Danach ging Kimmel hinter die Bühne in einen Raum voller Monitore mit Schaltungen zu rund hundert Nominierten. Mit der Vergabe des ersten Preises begann dann der beeindruckende Siegeszug von „Schitt’s Creek“ in den Comedy-Kategorien – über 70 Minuten dauerte es, bis überhaupt irgendeine andere Sendung einen Preis erhielt. Bis dahin gewann in allen sieben wichtigen Sparten die warmherzige Serie über die extravagante Familie Rose, die nach Problemen mit den Steuerbehörden in ein kleines Dorf zieht, das der Vater einst als Spaß dem Sohn geschenkt hatte.

„Im Kern handelt unsere Serie davon, welche Veränderungen Liebe und Akzeptanz auslösen“, sagte Daniel Levy, der Preise als Regisseur, Autor und Nebendarsteller erhielt. „Und das ist etwas, das wir heute mehr als je zuvor brauchen“, ergänzte er, bevor er die Zuschauer engagiert aufrief, am 3. November wählen zu gehen. Außer ihm wurden auch Catherine O’Hara und Eugene Levy für ihre Hauptrollen und Annie Murphy für die beste weibliche Nebenrolle ausgezeichnet. Inklusive der Preise für die beste Comedyserie sowie für die bereits an den Vorabenden vergebenen Preisen für Casting und Kostüme kam „Schitt’s Creek“ auf neun Awards.

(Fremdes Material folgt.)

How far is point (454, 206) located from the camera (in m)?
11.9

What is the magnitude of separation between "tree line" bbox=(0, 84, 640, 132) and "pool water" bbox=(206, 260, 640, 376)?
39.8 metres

Regiepreis für Schraders „Unorthodox“

Bei den Emmys für Fernsehfilme und Miniserien war „Watchmen“ mit insgesamt elf Preisen der große Abräumer. In ihren Reden am Sonntag erinnerten die Macher an ein dunkles Kapitel der US-Geschichte, das der Serie zugrunde liegt: Beim Massaker von Tulsa waren laut Schätzungen im Jahr 1921 bis zu 300 Schwarze umgebracht worden. „Dieses Land vernachlässigt seine eigene Geschichte oft zum eigenen Nachteil“, sagten die Drehbuchautoren Damon Lindelof und Cord Jefferson.

Bei den Preisen für Miniserien gab es den überraschendsten Moment des Abends: Die Deutsche Maria Schrader bekam die Auszeichnung als beste Regisseurin für die vierteilige Serie „Unorthodox“ des Streaminganbieters Netflix. Sie erzählt darin die Geschichte der ultraorthodoxen Jüdin Esther, die vor ihrer Familie aus New York nach Berlin flüchtet. „Ich bin sprachlos“, sagte die auch als Schauspielerin bekannte 54-Jährige in der Liveschaltung, umgeben von einigen Mitgliedern des Teams.

Insgesamt gingen heuer mehr Preise an HBO- als an Netflix-Serien, obwohl Letztere öfter nominiert waren, was neben den Preisen für „Succession“ und „Euphoria“ vor allem an mehreren Awards für „Watchmen“ lag. „Schitt’s Creek“ wiederum, die kanadische TV-Comedy-Serie, war von Netflix ins Streaminguniversum geholt worden.